=== YOUR OBJECTIVE ===
After locating the line that contains "인증기관 | 국립전파연구원 |" in the data below, set down exactly that line and each one after it through the line that contains "본 콘텐츠를 불법으로", and nothing more.

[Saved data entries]
=== Begin Enclosure ===

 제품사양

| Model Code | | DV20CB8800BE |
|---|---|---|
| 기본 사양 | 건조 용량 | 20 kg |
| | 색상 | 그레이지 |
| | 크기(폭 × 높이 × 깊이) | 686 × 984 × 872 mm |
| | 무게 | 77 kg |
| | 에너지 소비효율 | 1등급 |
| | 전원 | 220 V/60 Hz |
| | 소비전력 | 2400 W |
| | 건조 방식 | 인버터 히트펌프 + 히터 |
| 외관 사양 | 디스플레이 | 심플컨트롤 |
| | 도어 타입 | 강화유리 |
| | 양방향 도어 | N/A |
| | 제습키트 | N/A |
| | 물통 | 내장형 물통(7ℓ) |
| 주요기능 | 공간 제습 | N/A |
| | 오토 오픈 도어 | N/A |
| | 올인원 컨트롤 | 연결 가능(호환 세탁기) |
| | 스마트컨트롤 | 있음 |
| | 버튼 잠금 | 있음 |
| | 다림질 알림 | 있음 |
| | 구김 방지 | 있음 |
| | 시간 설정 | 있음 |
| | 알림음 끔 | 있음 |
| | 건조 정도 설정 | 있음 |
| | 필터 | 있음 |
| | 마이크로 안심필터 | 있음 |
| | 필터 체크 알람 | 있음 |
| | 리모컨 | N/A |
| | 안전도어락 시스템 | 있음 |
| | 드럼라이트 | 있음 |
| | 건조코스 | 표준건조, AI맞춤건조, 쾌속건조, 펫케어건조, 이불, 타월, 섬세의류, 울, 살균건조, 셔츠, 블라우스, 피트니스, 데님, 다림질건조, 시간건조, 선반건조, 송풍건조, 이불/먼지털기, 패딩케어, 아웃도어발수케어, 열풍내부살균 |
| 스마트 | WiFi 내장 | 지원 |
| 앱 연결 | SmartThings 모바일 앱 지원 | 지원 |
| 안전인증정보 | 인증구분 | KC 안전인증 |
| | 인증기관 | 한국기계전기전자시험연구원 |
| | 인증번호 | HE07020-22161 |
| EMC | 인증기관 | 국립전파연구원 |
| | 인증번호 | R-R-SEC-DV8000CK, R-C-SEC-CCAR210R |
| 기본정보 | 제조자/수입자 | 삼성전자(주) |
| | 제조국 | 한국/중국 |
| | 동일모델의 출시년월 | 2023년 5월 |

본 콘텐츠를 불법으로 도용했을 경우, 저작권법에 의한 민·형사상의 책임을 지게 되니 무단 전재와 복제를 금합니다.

=== End Enclosure ===
=== Begin Enclosure ===

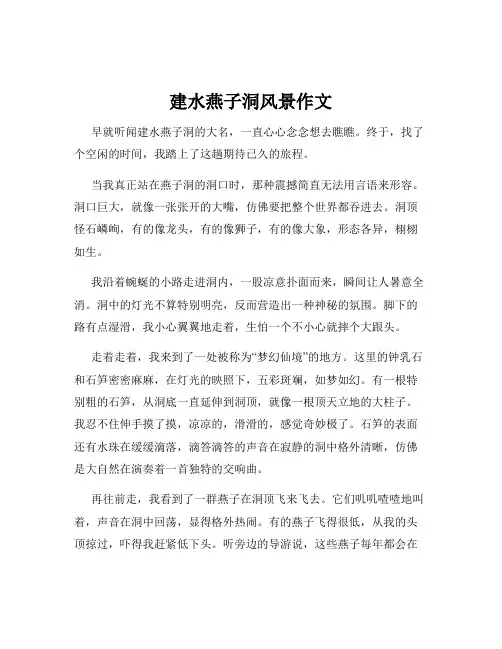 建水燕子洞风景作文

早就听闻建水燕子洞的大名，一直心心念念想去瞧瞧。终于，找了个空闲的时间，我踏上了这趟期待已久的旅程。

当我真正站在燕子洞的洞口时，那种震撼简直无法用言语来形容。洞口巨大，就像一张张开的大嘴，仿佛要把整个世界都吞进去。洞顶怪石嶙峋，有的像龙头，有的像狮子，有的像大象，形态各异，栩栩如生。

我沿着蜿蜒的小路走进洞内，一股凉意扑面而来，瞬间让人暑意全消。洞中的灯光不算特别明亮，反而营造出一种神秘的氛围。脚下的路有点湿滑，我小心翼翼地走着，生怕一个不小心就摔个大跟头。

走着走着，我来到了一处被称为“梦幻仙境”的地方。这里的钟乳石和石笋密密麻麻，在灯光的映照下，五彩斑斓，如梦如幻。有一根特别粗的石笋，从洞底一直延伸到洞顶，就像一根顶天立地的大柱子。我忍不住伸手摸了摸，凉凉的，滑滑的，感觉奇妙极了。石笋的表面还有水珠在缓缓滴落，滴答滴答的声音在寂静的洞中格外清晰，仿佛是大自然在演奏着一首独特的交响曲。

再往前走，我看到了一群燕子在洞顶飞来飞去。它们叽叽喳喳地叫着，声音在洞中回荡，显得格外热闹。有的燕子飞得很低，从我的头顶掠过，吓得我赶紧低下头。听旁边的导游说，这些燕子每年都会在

=== End Enclosure ===

=== TASK OUTPUT ===
| EMC | 인증기관 | 국립전파연구원 |
| | 인증번호 | R-R-SEC-DV8000CK, R-C-SEC-CCAR210R |
| 기본정보 | 제조자/수입자 | 삼성전자(주) |
| | 제조국 | 한국/중국 |
| | 동일모델의 출시년월 | 2023년 5월 |

본 콘텐츠를 불법으로 도용했을 경우, 저작권법에 의한 민·형사상의 책임을 지게 되니 무단 전재와 복제를 금합니다.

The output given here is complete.